Eye-Sys (pronounced like “Isis”) is a general-purpose commercial visualization application. It was developed by Interactive Data Visualization, Inc. (IDV), developers of the SpeedTree video game middleware. Eye-Sys development was partially funded by the U.S. Navy's Small Business Innovation Research (SBIR) program, and guided and administered by the Joint Warfare Analysis Center (JWAC).

Prior to commercial release, Lockheed Martin selected Eye-Sys for use in their performance of DARPA's Integrated Crisis Early Warning System (ICEWS) project. Other pre-release uses included visualizations for MIT and the Naval Surface Warfare Center (NSWC).

Eye-Sys was released commercially in November 2007.

== Overview ==

A screenshot of Eye-Sys, running a real-time aircraft carrier visualization

Eye-Sys is a Windows-based software application designed to gather data from disparate sources, manipulate that data in real-time as necessary, and use that data to drive interactive, real-time visualizations on consumer-level personal computers.

Using an extensible open architecture, Eye-Sys allows users to create interactive visualizations with data from a combination of sources such as text files, spreadsheets, databases, geographic data, real-time data from a network, and custom modeling and simulation output via a COM interface.

Other Eye-Sys features include:

- Visual programming support (visualizations are built by a series of interlinked, configurable objects)
- C++/.NET SDK for writing new objects.
- JScript support at a global and object level.
- Real-time interaction with visualizations.
- Interoperability with other applications (e.g. Simulink).

== Sandbox ==
Visualization systems in Eye-Sys are defined primarily through a visual programming area called the sandbox. The systems are driven by data imported from user-specified sources (like text files or databases) which can be manipulated by script objects and fed into display objects that render the data graphically.

Visualizations are defined through a visual program created in the sandbox by linking together nodes of various types.

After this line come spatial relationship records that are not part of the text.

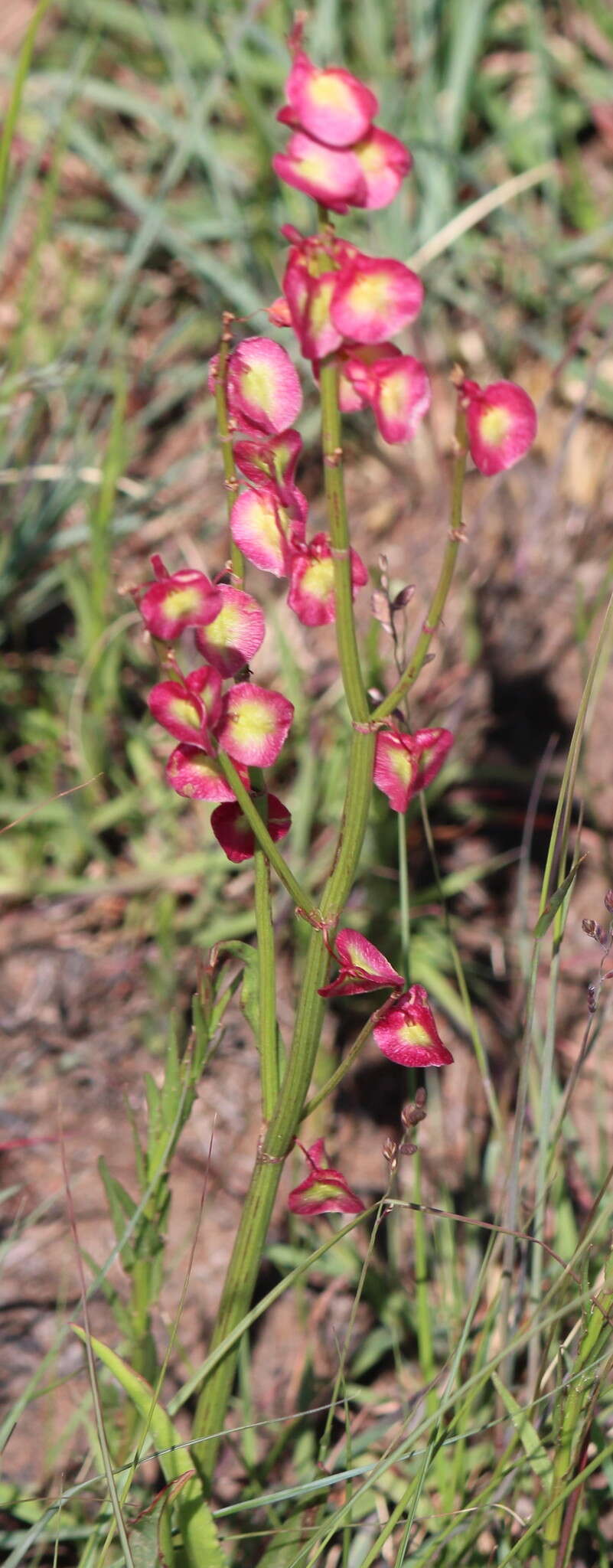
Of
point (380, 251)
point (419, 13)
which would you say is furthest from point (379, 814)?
point (419, 13)

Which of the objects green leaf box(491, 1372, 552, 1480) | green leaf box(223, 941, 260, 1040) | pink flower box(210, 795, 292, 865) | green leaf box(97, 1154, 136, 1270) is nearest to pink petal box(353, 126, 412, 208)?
pink flower box(210, 795, 292, 865)

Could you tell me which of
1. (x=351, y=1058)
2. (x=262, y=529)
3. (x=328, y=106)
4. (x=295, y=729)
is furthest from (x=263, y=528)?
(x=295, y=729)

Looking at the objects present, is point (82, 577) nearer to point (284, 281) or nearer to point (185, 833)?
point (185, 833)

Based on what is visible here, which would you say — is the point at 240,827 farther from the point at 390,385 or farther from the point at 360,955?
the point at 390,385

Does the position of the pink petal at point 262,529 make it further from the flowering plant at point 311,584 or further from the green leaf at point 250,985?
the green leaf at point 250,985

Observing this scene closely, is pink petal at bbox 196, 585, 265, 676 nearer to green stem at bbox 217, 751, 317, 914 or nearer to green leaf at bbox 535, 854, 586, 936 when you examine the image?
green stem at bbox 217, 751, 317, 914
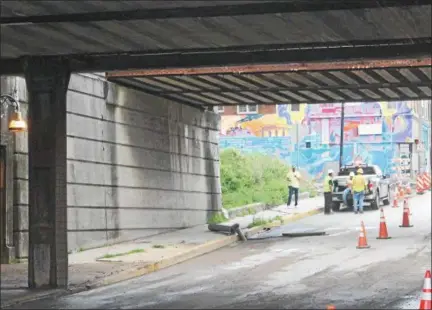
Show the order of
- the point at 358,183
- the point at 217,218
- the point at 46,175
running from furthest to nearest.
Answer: the point at 358,183 < the point at 217,218 < the point at 46,175

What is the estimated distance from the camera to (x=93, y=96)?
67.8 ft

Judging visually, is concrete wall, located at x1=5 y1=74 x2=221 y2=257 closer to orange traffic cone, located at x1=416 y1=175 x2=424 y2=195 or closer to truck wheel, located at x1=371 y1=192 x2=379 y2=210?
truck wheel, located at x1=371 y1=192 x2=379 y2=210

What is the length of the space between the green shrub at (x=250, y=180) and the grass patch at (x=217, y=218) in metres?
5.27

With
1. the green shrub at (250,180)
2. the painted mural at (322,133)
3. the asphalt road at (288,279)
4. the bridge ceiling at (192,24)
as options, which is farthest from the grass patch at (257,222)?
the painted mural at (322,133)

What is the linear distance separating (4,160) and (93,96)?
147 inches

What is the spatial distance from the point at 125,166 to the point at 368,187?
14.7 meters

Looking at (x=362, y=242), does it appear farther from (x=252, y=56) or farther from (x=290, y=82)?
(x=252, y=56)

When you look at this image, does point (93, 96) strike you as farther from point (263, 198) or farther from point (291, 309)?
point (263, 198)

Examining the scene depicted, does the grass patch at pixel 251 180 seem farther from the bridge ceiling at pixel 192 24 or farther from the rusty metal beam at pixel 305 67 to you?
the bridge ceiling at pixel 192 24

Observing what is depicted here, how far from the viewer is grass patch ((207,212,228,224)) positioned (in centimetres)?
2811

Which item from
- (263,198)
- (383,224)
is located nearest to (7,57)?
(383,224)

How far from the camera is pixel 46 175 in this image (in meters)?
14.4

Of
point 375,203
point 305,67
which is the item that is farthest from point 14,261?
point 375,203

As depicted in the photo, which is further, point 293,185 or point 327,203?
point 293,185
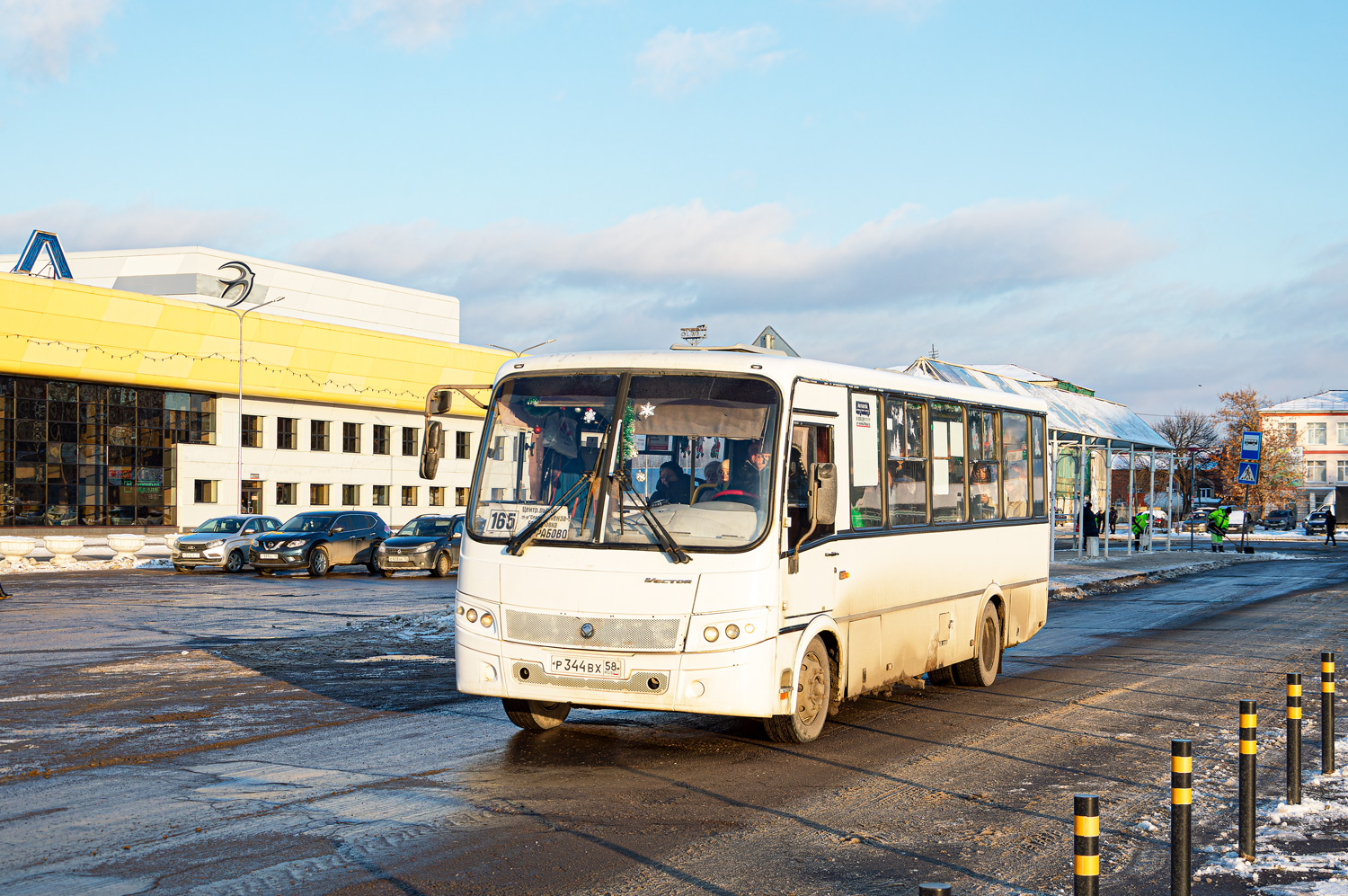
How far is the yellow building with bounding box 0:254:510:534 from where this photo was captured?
1969 inches

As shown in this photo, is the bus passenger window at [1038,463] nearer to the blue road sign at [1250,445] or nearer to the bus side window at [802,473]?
the bus side window at [802,473]

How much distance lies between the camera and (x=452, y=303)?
7781cm

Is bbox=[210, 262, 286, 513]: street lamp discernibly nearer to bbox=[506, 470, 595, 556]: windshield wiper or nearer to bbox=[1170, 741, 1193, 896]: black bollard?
bbox=[506, 470, 595, 556]: windshield wiper

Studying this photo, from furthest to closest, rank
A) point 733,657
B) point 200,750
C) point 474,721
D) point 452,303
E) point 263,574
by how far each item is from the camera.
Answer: point 452,303 < point 263,574 < point 474,721 < point 200,750 < point 733,657

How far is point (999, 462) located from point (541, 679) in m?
6.57

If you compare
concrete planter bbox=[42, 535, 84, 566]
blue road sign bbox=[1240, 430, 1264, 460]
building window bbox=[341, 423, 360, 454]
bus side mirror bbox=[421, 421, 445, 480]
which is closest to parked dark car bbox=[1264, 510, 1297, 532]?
blue road sign bbox=[1240, 430, 1264, 460]

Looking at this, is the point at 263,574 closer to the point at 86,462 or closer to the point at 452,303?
the point at 86,462

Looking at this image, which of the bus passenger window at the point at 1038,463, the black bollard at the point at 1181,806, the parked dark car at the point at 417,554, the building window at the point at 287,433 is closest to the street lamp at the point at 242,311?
the building window at the point at 287,433

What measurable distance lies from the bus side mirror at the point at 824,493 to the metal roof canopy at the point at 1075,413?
1635 centimetres

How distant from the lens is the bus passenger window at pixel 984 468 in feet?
41.8

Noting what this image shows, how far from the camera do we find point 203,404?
5719 centimetres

The four basic types of Eye-Sys nodes are:

- Input Objects: Input objects are responsible for gathering data. In most cases that means pulling data in from external sources such as text files and databases.
- Manipulators: Manipulators modify data that has already been imported or generated. They range from simple arithmetic expressions to complex scripts.
- Display Objects: These render data-driven visualization components (e.g., 3D models, geometric primitives, ESRI shapefiles, etc.) arranged in a scene graph.
- Display Systems: Display system objects manage the rendering of data and/or display objects and process user interaction.

== Visualization Display & Output ==
Eye-Sys visualizations are displayed through its display system objects. Display systems facilitate both display and user interaction with a particular visualization, be it a 3D scene, plotter, control panel or other. There is no limit to the number of display systems that can be instantiated in Eye-Sys.

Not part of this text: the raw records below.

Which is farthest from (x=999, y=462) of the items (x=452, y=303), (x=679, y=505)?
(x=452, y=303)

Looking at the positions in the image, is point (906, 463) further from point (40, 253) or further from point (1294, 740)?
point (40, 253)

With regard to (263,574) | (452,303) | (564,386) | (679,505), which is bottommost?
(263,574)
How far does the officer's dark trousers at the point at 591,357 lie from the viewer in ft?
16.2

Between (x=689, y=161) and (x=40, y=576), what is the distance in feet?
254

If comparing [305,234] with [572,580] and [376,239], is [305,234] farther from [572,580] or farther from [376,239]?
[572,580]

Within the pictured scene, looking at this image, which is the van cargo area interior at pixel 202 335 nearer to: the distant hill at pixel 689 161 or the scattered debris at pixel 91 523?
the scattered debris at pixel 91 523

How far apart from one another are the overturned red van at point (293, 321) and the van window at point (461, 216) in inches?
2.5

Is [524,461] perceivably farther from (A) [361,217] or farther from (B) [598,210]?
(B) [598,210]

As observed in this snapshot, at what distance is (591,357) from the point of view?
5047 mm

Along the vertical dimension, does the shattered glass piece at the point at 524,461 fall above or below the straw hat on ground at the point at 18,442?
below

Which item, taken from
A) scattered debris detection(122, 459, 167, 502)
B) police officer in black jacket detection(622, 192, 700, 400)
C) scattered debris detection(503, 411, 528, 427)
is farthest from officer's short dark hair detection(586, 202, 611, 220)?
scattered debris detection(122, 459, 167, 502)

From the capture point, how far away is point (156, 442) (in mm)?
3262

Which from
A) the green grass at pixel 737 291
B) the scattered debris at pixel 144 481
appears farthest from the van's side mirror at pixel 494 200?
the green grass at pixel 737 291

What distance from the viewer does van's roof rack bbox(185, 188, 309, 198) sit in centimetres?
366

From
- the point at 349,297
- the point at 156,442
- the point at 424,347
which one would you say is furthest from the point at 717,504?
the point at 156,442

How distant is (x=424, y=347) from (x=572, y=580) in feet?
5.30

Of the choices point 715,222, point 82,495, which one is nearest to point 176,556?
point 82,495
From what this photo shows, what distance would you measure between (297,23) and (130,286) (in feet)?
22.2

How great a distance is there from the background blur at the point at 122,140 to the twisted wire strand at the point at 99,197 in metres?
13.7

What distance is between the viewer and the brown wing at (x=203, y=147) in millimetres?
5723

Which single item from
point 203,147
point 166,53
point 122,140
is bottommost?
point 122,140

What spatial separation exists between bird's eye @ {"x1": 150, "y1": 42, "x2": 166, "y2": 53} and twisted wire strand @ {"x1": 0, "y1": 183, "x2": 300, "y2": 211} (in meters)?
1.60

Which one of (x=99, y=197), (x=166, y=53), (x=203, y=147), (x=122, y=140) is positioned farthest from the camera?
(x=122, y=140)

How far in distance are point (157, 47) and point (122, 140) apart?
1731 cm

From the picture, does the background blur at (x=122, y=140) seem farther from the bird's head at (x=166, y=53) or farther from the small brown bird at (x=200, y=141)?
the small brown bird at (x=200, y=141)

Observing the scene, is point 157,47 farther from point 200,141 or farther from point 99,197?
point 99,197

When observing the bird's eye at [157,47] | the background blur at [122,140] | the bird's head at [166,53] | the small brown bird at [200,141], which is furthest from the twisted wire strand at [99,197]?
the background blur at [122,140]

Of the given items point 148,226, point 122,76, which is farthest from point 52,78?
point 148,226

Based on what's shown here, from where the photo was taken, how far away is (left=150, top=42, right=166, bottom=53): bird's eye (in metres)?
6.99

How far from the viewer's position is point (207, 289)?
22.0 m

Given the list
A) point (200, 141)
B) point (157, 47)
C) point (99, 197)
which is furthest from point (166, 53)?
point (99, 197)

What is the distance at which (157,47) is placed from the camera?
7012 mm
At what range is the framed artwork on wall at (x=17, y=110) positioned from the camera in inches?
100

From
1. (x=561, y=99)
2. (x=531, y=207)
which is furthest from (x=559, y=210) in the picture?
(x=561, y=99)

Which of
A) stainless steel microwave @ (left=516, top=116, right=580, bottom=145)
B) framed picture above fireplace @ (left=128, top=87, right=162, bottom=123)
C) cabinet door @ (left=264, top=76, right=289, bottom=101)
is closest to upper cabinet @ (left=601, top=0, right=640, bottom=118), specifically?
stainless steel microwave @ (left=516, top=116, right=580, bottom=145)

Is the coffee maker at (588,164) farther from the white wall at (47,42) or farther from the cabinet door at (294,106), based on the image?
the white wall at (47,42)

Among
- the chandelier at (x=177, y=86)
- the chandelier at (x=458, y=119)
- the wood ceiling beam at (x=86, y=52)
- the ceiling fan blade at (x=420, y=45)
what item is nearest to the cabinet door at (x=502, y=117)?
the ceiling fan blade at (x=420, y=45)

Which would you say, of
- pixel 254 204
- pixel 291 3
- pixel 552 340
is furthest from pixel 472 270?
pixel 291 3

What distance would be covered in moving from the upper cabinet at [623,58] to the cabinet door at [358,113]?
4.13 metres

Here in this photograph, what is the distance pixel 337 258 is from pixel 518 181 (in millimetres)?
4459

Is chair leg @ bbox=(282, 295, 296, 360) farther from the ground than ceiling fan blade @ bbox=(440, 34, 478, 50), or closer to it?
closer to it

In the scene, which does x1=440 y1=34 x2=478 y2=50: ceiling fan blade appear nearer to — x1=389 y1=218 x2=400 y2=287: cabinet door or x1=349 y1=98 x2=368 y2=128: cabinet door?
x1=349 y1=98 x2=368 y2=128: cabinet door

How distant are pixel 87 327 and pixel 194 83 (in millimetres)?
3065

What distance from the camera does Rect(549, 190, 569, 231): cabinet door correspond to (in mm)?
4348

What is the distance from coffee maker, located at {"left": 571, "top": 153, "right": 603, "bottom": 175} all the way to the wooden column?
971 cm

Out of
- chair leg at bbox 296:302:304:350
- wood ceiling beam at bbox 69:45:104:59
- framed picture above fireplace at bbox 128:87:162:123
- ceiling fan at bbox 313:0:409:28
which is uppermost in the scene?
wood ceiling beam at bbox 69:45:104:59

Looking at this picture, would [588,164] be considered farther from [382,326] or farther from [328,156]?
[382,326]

Eye-Sys can also export images and movies from its display systems.

== Scripting ==
Eye-Sys supports scripting using JScript. Most of the functionality available to the user is available in functions exposed to the scripting engine. Scripts also have access to numerous SDK functions that help with object creation, modification, and connectivity.

Scripting functionality is available as both global scripts and script objects. Global scripts can be used to modify the overall visualization system or any object or objects in it. Script objects (implemented as manipulator objects) are used to affect data flow between objects (e.g. one might write a script to filter incoming data).

== Plug-Ins & SDK ==
Each of the objects in Eye-Sys is loaded and instantiated through a plugin system (a series of Windows DLLs, each one representing a different object). The Eye-Sys SDK allows users to write their own plug-ins that can interoperate with the other objects in the library. Objects can be written in C++ or a .NET language. The SDK has an AppWizard for C++-based plug-ins and works only with Visual Studio 2005.

== External Control ==
Eye-Sys provides a set of built-in COM interfaces which can be used to access the internal functionality of the application. These interfaces are utilized by the different scripting options Eye-Sys provides as well as any external applications (e.g. Simulink) that can communicate with Eye-Sys.

Using this interface, Eye-Sys can be used to visualize data from another application in real-time. Because it can be a two-way interface, Eye-Sys can be used to feed data back into the linked application (e.g. using a control panel in Eye-Sys to affect the live simulation feeding Eye-Sys data).